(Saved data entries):
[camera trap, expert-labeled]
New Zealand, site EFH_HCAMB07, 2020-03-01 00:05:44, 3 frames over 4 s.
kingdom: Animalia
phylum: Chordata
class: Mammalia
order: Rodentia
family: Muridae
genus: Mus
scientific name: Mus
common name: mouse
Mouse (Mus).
--
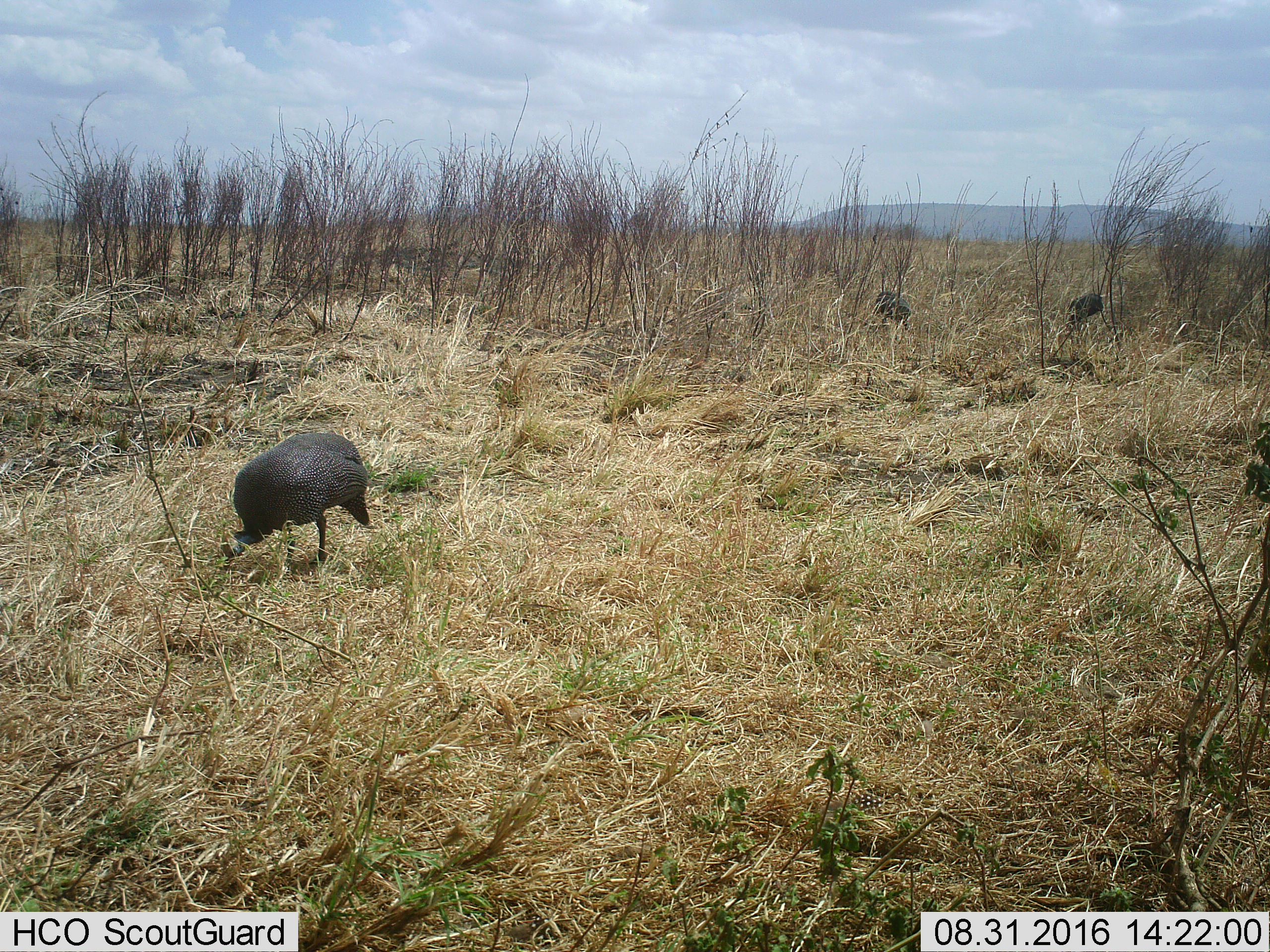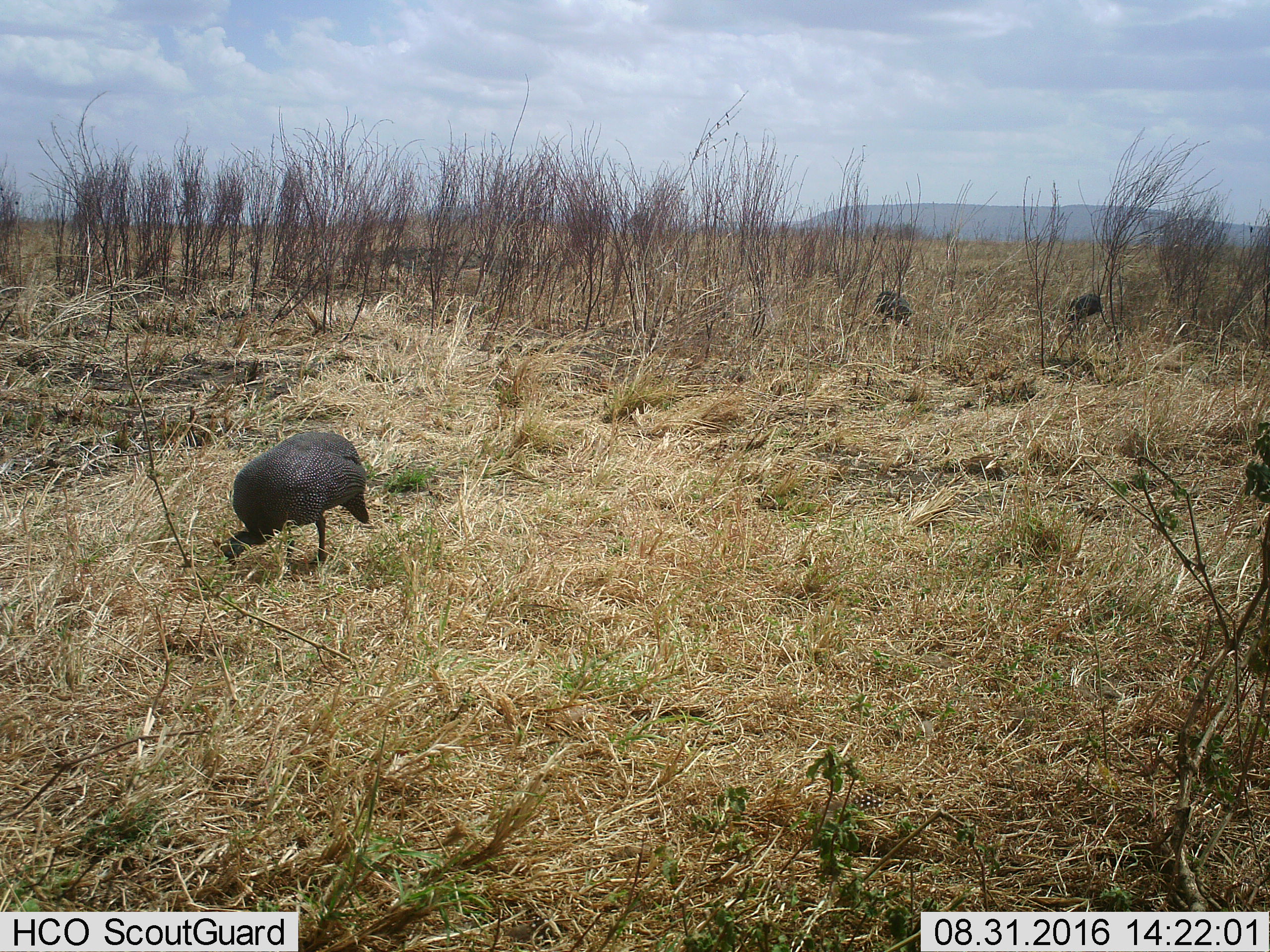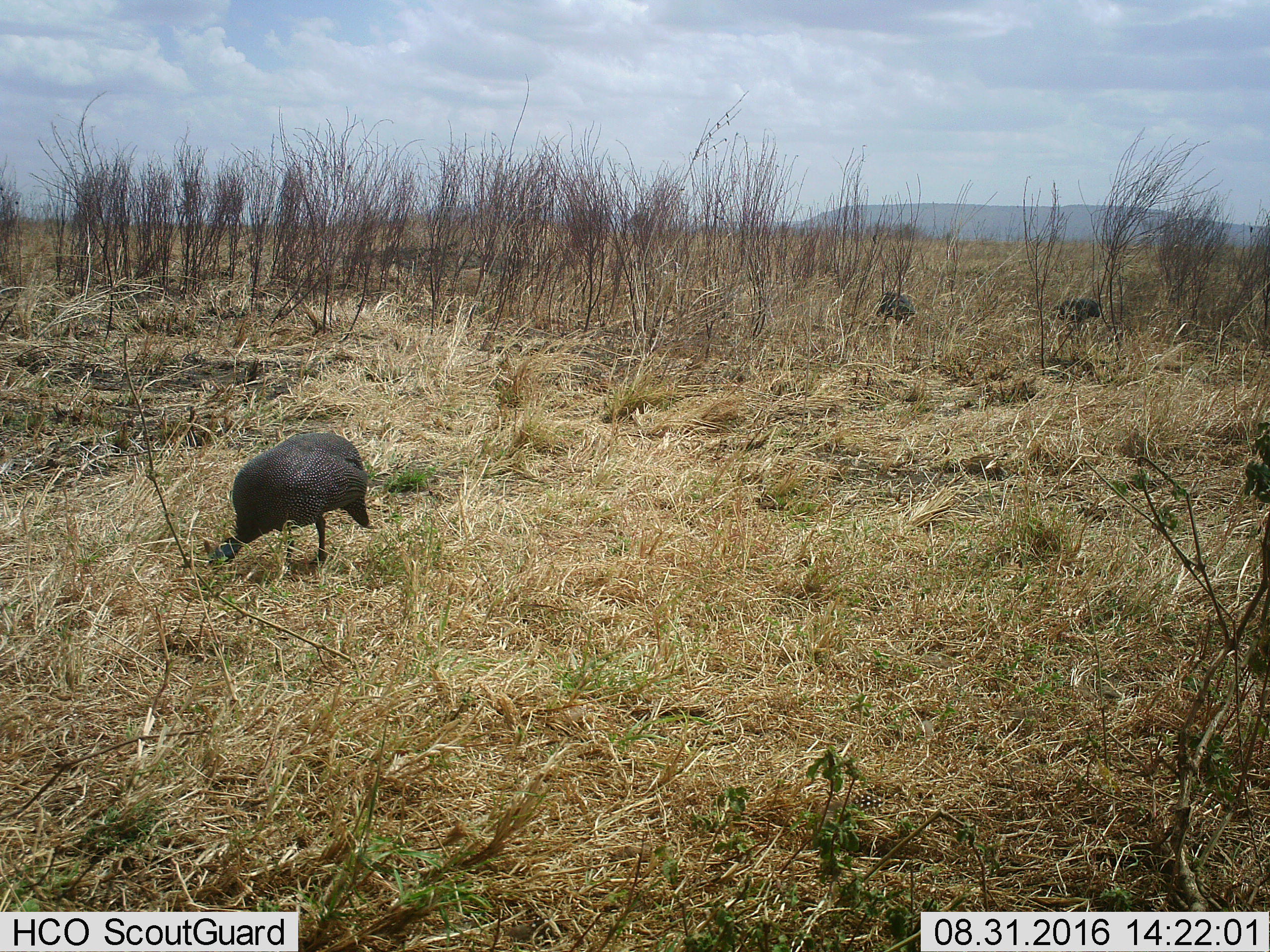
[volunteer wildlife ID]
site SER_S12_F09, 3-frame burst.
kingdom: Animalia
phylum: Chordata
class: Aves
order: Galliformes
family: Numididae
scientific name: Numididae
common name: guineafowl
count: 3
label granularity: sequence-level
* * *
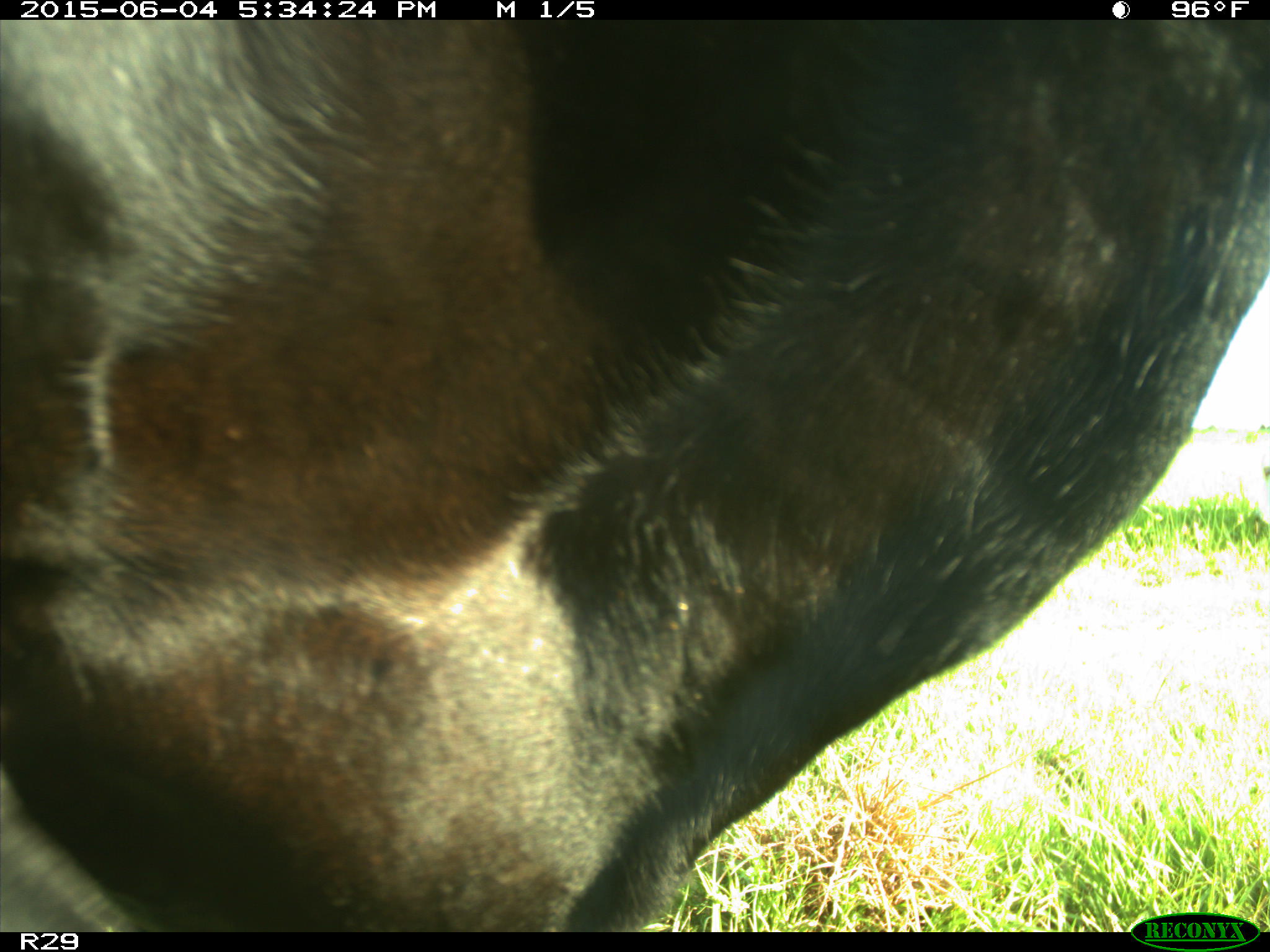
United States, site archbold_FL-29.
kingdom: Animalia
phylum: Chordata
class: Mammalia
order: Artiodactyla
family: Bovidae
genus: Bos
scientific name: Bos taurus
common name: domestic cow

(WHAT NEEDS TO BE DONE):
Filter the records above, keeping each line that contains the word "scientific".

(SOLUTION FOR THIS PROBLEM):
scientific name: Mus
scientific name: Numididae
scientific name: Bos taurus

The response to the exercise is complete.